The interactive storytelling session, "Whose Side Are You On?" will introduce the audience to the mechanics of street theater. The session begins at 1:30 p.m. today (7 April) in Beering Hall of Liberal Arts and Education, Room 2280, and will be followed by the workshop, "Street as Stage."

The street performance, "Yeh Dil Mange More Guruji," will take place on the Memorial Mall at 4:30 p.m. The first day's events will close with a film screening of "The Play Goes On" at 6:30 p.m. in Matthew Hall, Room 210. A question-and-answer session will follow.

Two more street plays - "Who Bol Uthi (And She Spoke Up)" and "Nahi Qabool (Unacceptable)" - will be performed beginning at 11 a.m. tomorrow (8 April) on Memorial Mall.

During the workshop, Moloyashree Hashmi and Sudhanva Deshpande, two of India's best-known street theater activists, will talk about street theater in India, its history and its role in cultural and political change.
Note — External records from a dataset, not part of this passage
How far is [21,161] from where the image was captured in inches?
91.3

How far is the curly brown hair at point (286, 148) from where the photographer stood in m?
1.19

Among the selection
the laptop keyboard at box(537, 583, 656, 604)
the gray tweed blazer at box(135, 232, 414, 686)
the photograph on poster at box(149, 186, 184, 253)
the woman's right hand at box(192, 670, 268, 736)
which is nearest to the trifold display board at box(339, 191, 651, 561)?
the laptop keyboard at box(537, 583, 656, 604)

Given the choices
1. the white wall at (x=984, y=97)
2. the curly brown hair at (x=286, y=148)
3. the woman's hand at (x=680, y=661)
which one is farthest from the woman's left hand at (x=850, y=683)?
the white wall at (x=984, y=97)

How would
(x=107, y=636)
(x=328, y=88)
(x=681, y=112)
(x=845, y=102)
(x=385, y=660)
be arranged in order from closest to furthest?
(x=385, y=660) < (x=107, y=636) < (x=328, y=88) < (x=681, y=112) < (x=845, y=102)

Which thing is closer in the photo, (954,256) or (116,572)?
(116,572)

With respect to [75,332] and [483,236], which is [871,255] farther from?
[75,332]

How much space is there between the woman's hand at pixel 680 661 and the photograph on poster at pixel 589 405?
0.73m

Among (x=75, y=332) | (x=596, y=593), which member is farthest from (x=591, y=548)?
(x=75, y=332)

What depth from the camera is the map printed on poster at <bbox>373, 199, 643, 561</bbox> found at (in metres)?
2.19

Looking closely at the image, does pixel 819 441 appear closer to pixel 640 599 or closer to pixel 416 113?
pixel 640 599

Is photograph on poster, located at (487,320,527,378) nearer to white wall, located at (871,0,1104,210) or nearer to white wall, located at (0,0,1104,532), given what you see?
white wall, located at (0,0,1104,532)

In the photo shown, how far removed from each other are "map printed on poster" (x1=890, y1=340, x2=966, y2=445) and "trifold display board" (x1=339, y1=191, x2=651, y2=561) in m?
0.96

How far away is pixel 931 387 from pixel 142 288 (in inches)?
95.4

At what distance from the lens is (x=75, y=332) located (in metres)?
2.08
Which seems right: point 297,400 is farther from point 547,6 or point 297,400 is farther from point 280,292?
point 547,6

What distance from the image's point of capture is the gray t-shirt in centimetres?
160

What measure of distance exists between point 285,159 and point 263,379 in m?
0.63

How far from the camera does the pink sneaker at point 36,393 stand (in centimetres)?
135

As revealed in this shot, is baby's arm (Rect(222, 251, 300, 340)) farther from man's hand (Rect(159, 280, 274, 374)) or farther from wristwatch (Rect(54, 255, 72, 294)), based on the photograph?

Hashmi conducts the Theatre Practicum at Delhi University, and Deshpande is an actor, director, playwright and teacher who writes regularly on theater, cinema and politics. He has been published in a number of journals, including The Drama Review, XCP: Cross-Cultural Poetics, Seagull Theatre Quarterly, Theatre India and Economic and Political Weekly. He is a managing editor with LeftWord Books in New Delhi.

Information from Purdue News Service.